- **Request**: Reproduce every line of the listing below word for word, leaving out the pictures.

- **Excerpted data**:
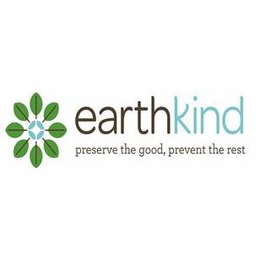 EARTHKIND PRESERVE THE GOOD, PREVENT THE REST trademark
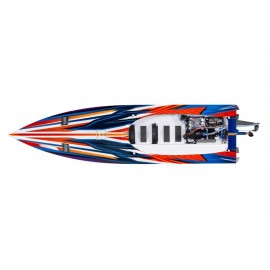 TRAXXAS SPARTAN ORANGE 2022 brushless racing boat without battery and charger  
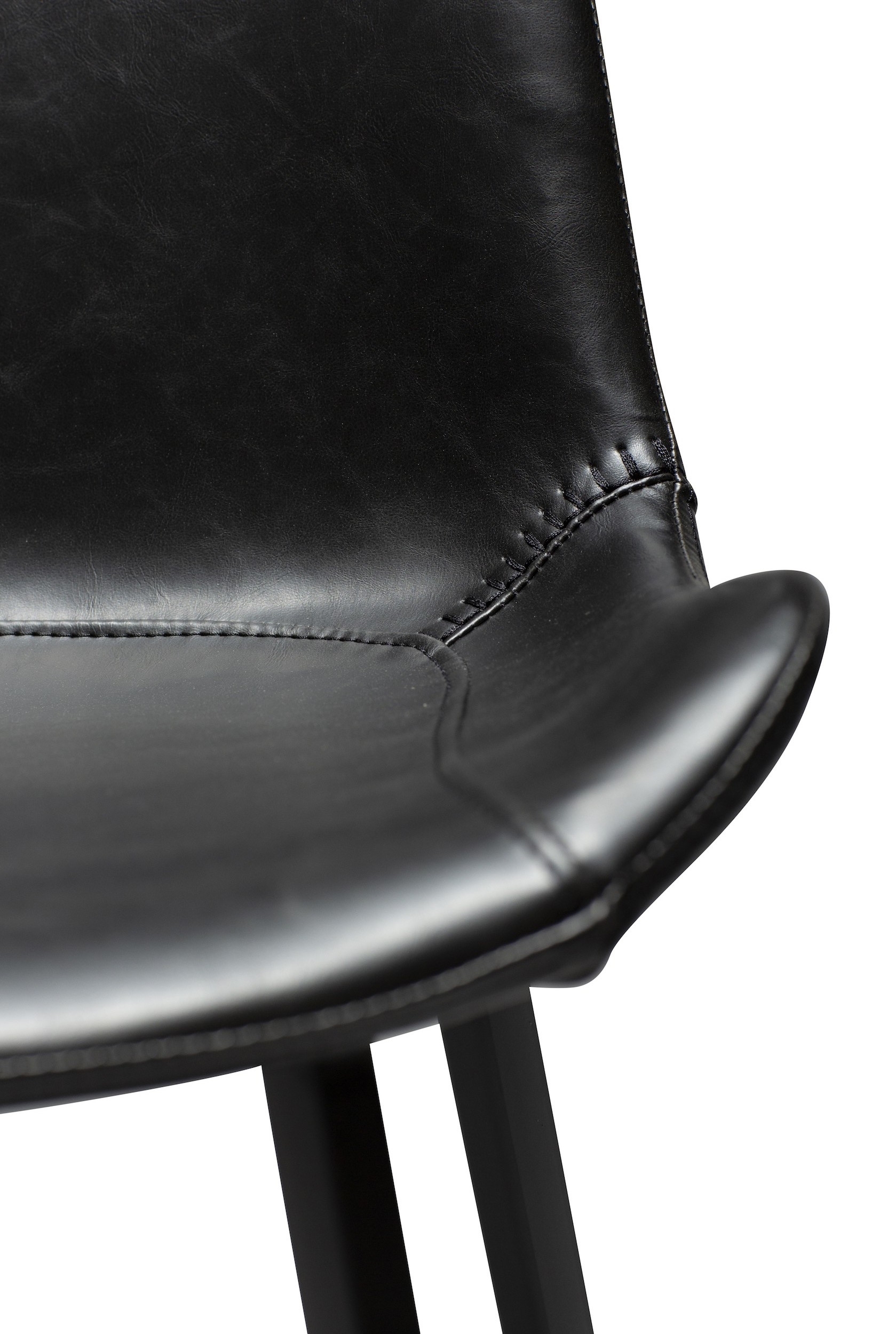 Dan Form Hype Barhocker Kunstleder Schwarz 75cm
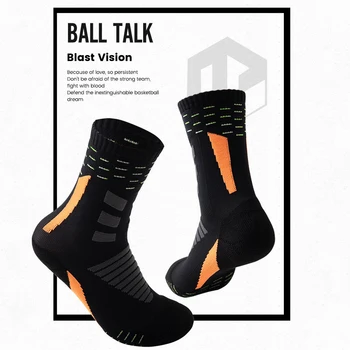 Професионални баскетболни чорапи, луксозни чорапи, дебели чорапи-кърпи, нескользящие, абсорбиращи потта Спортни спортни чорапи За мъже и жени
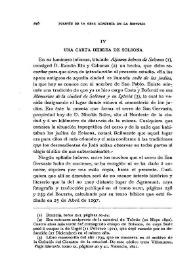 Portada:Una carta hebrea de Solsona / Fidel Fita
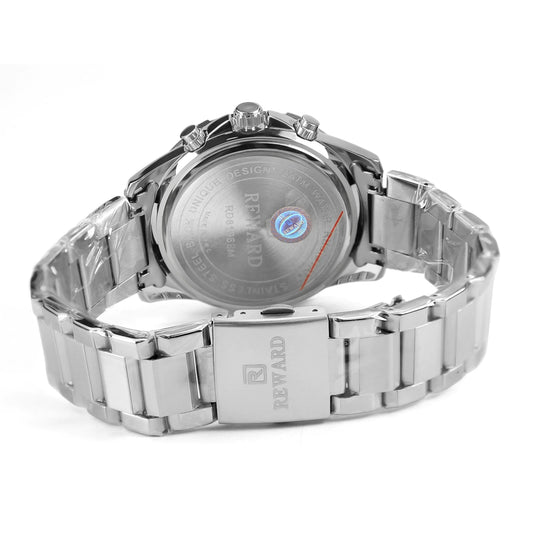 Socrates Edelstahl Herren Luxus Uhr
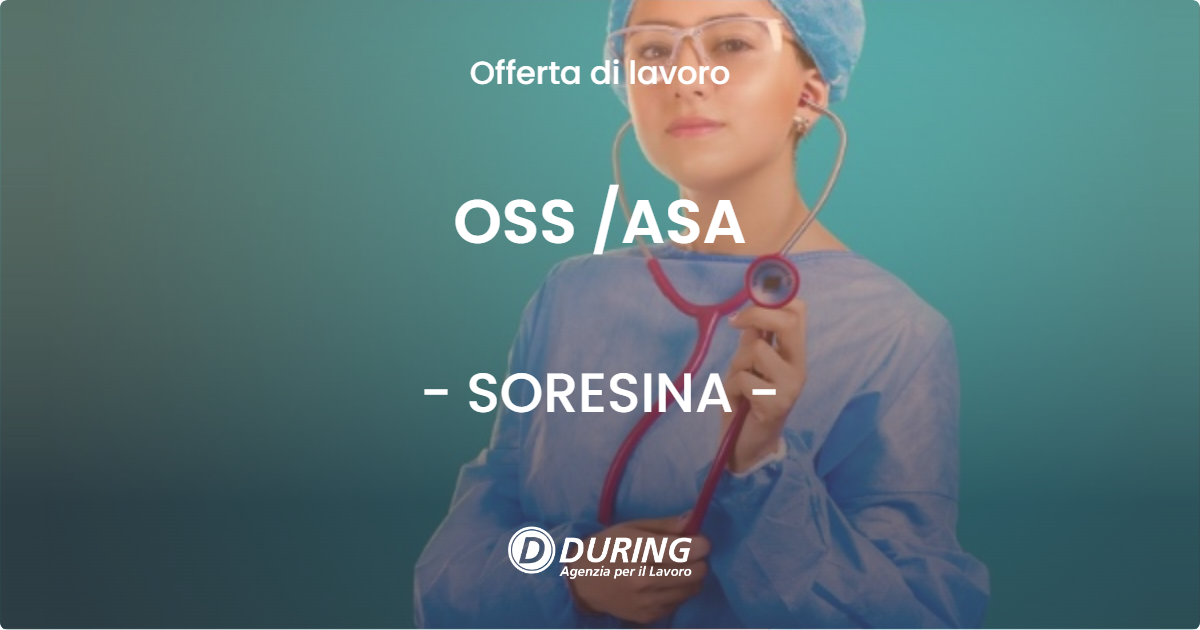 OFFERTA LAVORO - OSS ASA - SORESINA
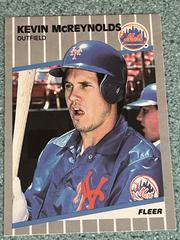 Kevin McReynolds #44 Baseball Cards 1989 Fleer Prices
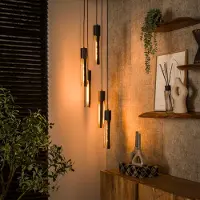Lyora 5L hanglamp Tube zwart - E27
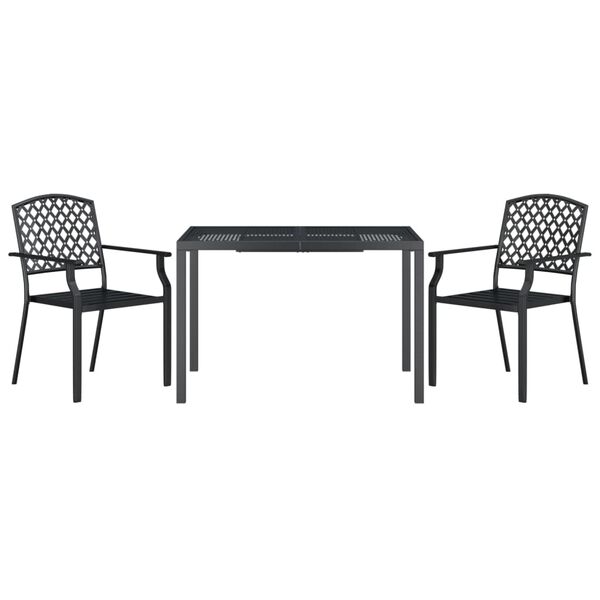 vidaXL Garden Dining Set Anthracite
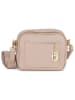 Anna Morellini Leder-Umhängetasche "Aldina" in Beige - (B)22 x (H)18 x (T)11 cm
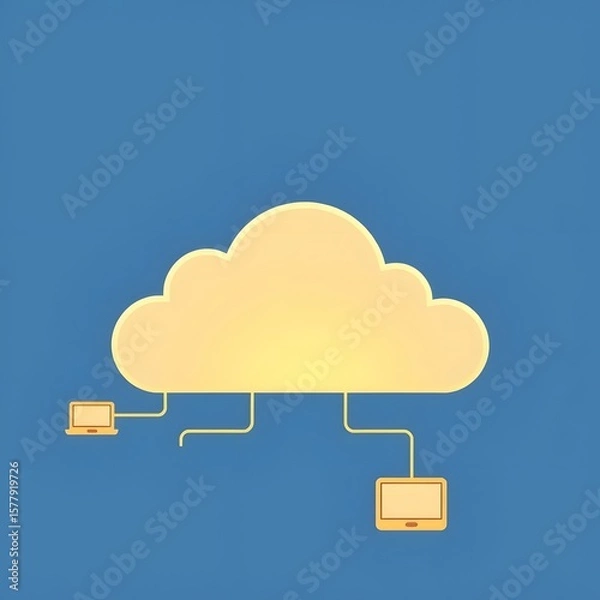 Obraz cloud computing concept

- **Task response**:
 EARTHKIND PRESERVE THE GOOD, PREVENT THE REST trademark
 TRAXXAS SPARTAN ORANGE 2022 brushless racing boat without battery and charger  
 Dan Form Hype Barhocker Kunstleder Schwarz 75cm
 Професионални баскетболни чорапи, луксозни чорапи, дебели чорапи-кърпи, нескользящие, абсорбиращи потта Спортни спортни чорапи За мъже и жени
 Portada:Una carta hebrea de Solsona / Fidel Fita
 Socrates Edelstahl Herren Luxus Uhr
 OFFERTA LAVORO - OSS ASA - SORESINA
 Kevin McReynolds #44 Baseball Cards 1989 Fleer Prices
Lyora 5L hanglamp Tube zwart - E27
 vidaXL Garden Dining Set Anthracite
 Anna Morellini Leder-Umhängetasche "Aldina" in Beige - (B)22 x (H)18 x (T)11 cm
 Obraz cloud computing concept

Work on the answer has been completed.